The algorithm succeeds if $r$ is even and $a^{r/2} \not\equiv -1 \pmod{N}$. These conditions ensure that nontrivial factors of $N$ can be extracted via the greatest common divisor (gcd). In practice, the algorithm succeeds with high probability, but the precise structure of the successful bases is of mathematical interest.

In this paper, we prove that successful bases always occur in pairs of the form $a$ and $N-a$. This symmetry property, though often overlooked, has implications for both the analysis and implementation of Shor's algorithm.

\section{Preliminaries}

\begin{definition}[Order modulo $N$]
For $a \in \mathbb{Z}$ with $\gcd(a,N)=1$, the order of $a$ modulo $N$, denoted $\operatorname{ord}_N(a)$, is the smallest positive integer $r$ such that $a^r \equiv 1 \pmod N$.
\end{definition}

\begin{definition}[Successful base]
A base $a$ with $1<a<N$ and $\gcd(a,N)=1$ is called a \emph{successful base} for Shor's algorithm if:
\begin{enumerate}
    \item $r=\operatorname{ord}_N(a)$ is even, and
    \item $a^{r/2} \not\equiv -1 \pmod N$.
\end{enumerate}
\end{definition}

\section{Main Result}
We now state and prove the central theorem of this paper.

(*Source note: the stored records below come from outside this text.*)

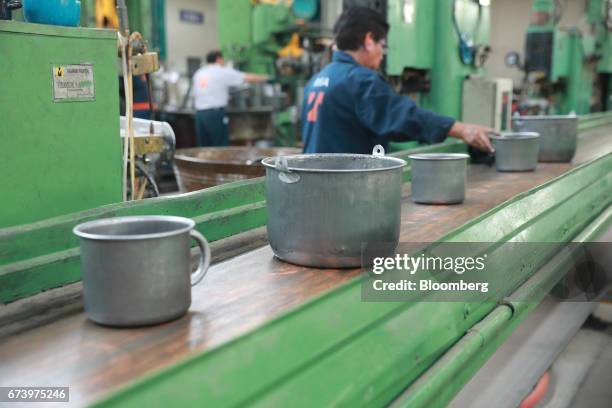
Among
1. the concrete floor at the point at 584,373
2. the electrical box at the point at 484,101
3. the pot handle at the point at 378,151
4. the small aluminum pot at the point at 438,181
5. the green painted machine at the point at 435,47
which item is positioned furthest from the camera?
the electrical box at the point at 484,101

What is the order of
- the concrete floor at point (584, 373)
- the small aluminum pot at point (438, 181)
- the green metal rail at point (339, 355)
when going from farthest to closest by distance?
the concrete floor at point (584, 373), the small aluminum pot at point (438, 181), the green metal rail at point (339, 355)

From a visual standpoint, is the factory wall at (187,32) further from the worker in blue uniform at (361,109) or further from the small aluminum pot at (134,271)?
the small aluminum pot at (134,271)

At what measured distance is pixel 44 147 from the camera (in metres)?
1.28

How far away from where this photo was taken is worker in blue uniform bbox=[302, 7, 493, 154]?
5.76 ft

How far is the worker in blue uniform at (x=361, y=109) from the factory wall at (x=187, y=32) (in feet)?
26.2

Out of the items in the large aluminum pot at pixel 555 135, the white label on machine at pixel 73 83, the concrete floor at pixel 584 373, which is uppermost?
the white label on machine at pixel 73 83

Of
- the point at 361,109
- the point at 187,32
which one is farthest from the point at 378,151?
the point at 187,32

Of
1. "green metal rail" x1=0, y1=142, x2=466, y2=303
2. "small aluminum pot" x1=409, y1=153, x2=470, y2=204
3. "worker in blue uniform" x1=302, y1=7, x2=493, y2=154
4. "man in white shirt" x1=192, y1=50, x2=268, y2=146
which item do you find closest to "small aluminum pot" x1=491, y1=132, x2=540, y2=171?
"worker in blue uniform" x1=302, y1=7, x2=493, y2=154

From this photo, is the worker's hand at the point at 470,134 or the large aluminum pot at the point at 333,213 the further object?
the worker's hand at the point at 470,134

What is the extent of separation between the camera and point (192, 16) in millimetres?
10266

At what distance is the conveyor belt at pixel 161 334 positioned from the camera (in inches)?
24.5

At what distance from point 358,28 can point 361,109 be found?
41 cm

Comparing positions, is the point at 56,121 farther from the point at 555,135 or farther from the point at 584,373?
the point at 584,373

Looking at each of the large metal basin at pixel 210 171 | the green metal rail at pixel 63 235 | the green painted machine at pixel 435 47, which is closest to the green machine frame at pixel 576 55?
the green painted machine at pixel 435 47
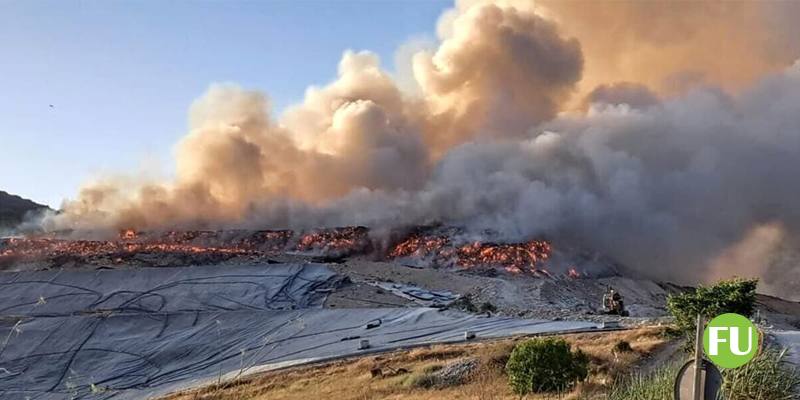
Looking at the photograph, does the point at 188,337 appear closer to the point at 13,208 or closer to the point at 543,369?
the point at 543,369

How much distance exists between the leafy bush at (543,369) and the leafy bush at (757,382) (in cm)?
639

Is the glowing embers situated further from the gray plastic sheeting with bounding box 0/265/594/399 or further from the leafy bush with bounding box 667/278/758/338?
the leafy bush with bounding box 667/278/758/338

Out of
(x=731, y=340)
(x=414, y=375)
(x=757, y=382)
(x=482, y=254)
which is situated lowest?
(x=414, y=375)

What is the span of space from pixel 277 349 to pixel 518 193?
124ft

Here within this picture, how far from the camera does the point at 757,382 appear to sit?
1000 cm

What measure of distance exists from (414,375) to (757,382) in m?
12.1

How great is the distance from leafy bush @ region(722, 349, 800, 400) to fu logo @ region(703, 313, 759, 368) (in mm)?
4614

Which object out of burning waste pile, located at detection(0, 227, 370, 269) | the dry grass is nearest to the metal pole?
the dry grass

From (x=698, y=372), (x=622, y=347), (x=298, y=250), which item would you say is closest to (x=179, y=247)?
(x=298, y=250)

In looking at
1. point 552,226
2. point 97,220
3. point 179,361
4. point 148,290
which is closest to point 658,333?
point 179,361

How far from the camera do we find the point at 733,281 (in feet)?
66.1

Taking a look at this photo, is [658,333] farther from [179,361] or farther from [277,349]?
[179,361]

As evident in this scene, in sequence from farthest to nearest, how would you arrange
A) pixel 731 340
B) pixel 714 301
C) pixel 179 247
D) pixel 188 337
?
pixel 179 247, pixel 188 337, pixel 714 301, pixel 731 340

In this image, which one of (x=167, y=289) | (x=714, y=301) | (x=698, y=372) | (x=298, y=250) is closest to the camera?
(x=698, y=372)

\begin{theorem}[Symmetry of Successful Bases]
If $a$ is a successful base for Shor's algorithm, then $N-a$ is also a successful base. Moreover, $\operatorname{ord}_N(N-a) = \operatorname{ord}_N(a)$.
\end{theorem}

\begin{proof}
Let $r=\operatorname{ord}_N(a)$. Since $r$ is even, we compute:
\[
(N-a)^r \equiv (-a)^r = (-1)^r a^r \equiv a^r \equiv 1 \pmod N.
\]
Thus $\operatorname{ord}_N(N-a)$, say $s$, divides $r$.

Suppose $s<r$. If $s$ is even, then $a^s\equiv 1$, contradicting minimality of $r$. If $s$ is odd, then $(-a)^s\equiv 1$ implies $a^s\equiv -1$. Squaring gives $a^{2s}\equiv 1$, so $r$ divides $2s$. Since $s<r$ and $s$ odd, we must have $2s=r$. But then $a^{r/2}\equiv -1$, contradicting the success condition. Hence $s=r$.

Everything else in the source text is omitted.